Would we be having 50%-60% correction soon?

Discussion in 'Economics' started by HeSaidSheSaid, Jan 26, 2021.

  1. the answer is no!
    bond market is considered where the smart money is (probably, it's larger than the equity markets, it has been the play ground of the FED, so a lot more people pay attention to the behaviors in the bond market for the sign of trouble. Currently, the actions on the bond markets are not showing the signs that we'd be having a recession soon. actually, people have been selling bonds. In bonds, we trust! :)
    As of last Friday, stock markets were way too bullish (the number showed too many longs on the same side). I think we're having a technical correction.
     
  2. S2007S

    S2007S

    Nope that can never happen...50% correction? No way no how. Not even a 5% correction is possible ever ever again. We may get a 1.7% sell off but that's about it.....markets only go up remember that.
     
    remoteControl likes this.
  3. Amatrue

    Amatrue

    but dont we usually only see a spike in demand for bonds when the market is or has dropped heavily? just like what happened during the pandemic, bond demand only just picked up when the markets were crashing.
     
  4. Amatrue - your general observation is right, though of late, I don't see the diversion between gold, bonds, utilities and stock markets, so the risk is on. besides, we have an insider connection, from the trusted news source TMZ, our dear S2007S has been the advisor to Fed chairman Powell. I don't think he would give advices to the FED chairman that would crash President Biden's economic agenda, then Mr. Biden would have to resort to Mr. Trump's play book. ("Mr. Powell! let me remind you who made you the FED chairman?" :)
     
  5. maxinger

    maxinger

    In day trading, we don't bother about all these.
    We don't bother about what is going to happen tomorrow, the day after ...
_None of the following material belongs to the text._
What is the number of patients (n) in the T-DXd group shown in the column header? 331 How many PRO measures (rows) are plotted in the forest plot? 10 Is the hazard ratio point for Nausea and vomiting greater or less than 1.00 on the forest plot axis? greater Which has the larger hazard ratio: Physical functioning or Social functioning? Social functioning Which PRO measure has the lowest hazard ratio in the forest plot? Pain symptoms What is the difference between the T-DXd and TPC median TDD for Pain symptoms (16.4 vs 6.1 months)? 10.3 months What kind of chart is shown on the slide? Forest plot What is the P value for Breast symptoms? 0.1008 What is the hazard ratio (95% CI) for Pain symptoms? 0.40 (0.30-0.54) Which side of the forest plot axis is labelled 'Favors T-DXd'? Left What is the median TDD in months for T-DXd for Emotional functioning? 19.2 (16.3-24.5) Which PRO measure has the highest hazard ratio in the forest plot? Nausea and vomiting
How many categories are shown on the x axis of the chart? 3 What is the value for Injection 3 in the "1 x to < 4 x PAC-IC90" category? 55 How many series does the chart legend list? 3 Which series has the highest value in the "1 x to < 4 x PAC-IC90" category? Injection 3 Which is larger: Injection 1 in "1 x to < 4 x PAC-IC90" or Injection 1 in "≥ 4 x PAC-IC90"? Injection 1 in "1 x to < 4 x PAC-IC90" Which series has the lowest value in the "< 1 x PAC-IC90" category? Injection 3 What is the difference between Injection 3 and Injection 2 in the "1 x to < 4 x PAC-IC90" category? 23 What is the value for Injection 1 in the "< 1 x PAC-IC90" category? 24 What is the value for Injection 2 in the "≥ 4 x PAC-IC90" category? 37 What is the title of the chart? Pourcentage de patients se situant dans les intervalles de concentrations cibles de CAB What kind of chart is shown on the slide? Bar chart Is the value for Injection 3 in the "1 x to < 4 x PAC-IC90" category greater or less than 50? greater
    We also don't bother about the bond market because it has been relatively
    stable and it hardly moves.

    We like the FED because they are going to move the market.
    up or down, we don't bother.

    Our charts, we trust!
     
  6. Turveyd

    Turveyd

    Yes based on the fact someone cashed out yesterday, more will follow leaving retail holding the bad whilst it drops.

    Day trader so don't care, just for fun, as long as it's moving in a semi orderly fashion I'm good.
     
    CALLumbus likes this.
  7. narafa

    narafa

    If bonds sells-off, yields will rise, making equities look more expensive given their expected returns vs. risk (risk premium), which can trigger equities sell-off by risk parity & others, unless of course the Fed shows up and buys bonds to push the yield back down again & voila, you get your equities dip & recovery.
     
    David's faith, zghorner and Amatrue like this.
  8. SunTrader

    SunTrader

    Bond market is off kilter due to Fed unrelenting QE.
     
  9. kmiklas

    kmiklas

    Pretty much everything is off-kilter due to Fed unrelenting QE.

    How can anything be expected to move rationally with this massive irrational inflow of revenue?

    It's like someone on life support; under rational circumstances, they should be dead. The vent, feeding tube, medical team, etc. is keeping them alive.
     
    birdman and Amatrue like this.
  10. There's not a massive inflow of revenue and a misunderstanding of QE.

    Yes, low rates do mean stock prices are worth more.